Useful for flags that need to be checked and updated across threads, such as a “running” state.

package org.kodejava.util.concurrent;

import java.util.concurrent.atomic.AtomicBoolean;

public class Worker {
    private final AtomicBoolean initialized = new AtomicBoolean(false);

    public void init() {
        // compareAndSet(expectedValue, newValue)
        // Only sets to true if it was currently false
        if (initialized.compareAndSet(false, true)) {
            System.out.println("Performing one-time initialization...");
        }
    }
}

3. AtomicReference

Used to wrap any object reference. This is great for implementing non-blocking algorithms where you need to update an entire object state atomically.

package org.kodejava.util.concurrent;

import java.util.concurrent.atomic.AtomicReference;

public class StateManager {
    private final AtomicReference<String> status = new AtomicReference<>("IDLE");

    public void updateStatus(String oldStatus, String newStatus) {
        boolean success = status.compareAndSet(oldStatus, newStatus);
        if (success) {
            System.out.println("Status changed to: " + newStatus);
        }
    }
}

4. Advanced Accumulators (LongAdder)

If you have a very high-contention environment (many threads constantly updating a sum), LongAdder is generally faster than AtomicLong because it maintains internal cells to reduce contention.

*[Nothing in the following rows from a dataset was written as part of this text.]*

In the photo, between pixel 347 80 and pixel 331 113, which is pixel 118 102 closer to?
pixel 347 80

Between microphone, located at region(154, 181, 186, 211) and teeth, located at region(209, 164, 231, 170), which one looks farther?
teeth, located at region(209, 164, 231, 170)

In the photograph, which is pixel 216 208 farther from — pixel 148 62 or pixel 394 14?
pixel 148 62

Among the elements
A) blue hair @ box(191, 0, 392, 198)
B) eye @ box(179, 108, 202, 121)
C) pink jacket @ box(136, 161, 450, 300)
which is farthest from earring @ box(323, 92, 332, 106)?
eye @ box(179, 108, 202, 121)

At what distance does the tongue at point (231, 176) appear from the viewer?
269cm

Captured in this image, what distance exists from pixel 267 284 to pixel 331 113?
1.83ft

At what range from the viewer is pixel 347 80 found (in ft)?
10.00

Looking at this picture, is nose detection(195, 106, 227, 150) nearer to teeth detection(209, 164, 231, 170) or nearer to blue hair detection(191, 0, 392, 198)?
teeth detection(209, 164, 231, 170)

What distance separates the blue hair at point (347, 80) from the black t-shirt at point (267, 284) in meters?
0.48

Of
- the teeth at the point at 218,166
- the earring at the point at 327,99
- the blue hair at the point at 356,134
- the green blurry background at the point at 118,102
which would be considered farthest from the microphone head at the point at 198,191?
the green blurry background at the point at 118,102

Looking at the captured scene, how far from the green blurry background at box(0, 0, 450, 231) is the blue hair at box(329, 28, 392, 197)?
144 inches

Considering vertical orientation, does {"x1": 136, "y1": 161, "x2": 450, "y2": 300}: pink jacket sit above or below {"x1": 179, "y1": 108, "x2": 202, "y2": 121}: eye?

package org.kodejava.util.concurrent;

import java.util.concurrent.atomic.LongAdder;

public class HighContentionCounter {
    private final LongAdder adder = new LongAdder();

    public void add() {
        adder.increment();
    }

    public long getTotal() {
        return adder.sum();
    }
}

Key Methods to Remember

• get() / set(): Read or write the value (similar to volatile).
• lazySet(): Eventually sets the value; faster but doesn’t guarantee immediate visibility to other threads.
• compareAndSet(expect, update): The heart of atomic variables. Updates only if the current value matches expect.
• getAndAccumulate(delta, accumulatorFunction): (Java 8+) Allows complex atomic updates using a Lambda.

When to use them?

• Use them for simple counters, sequence generators, or flags.
• Avoid them if you need to update multiple dependent variables at once; in that case, a ReentrantLock or synchronized block is safer to ensure the entire operation is atomic.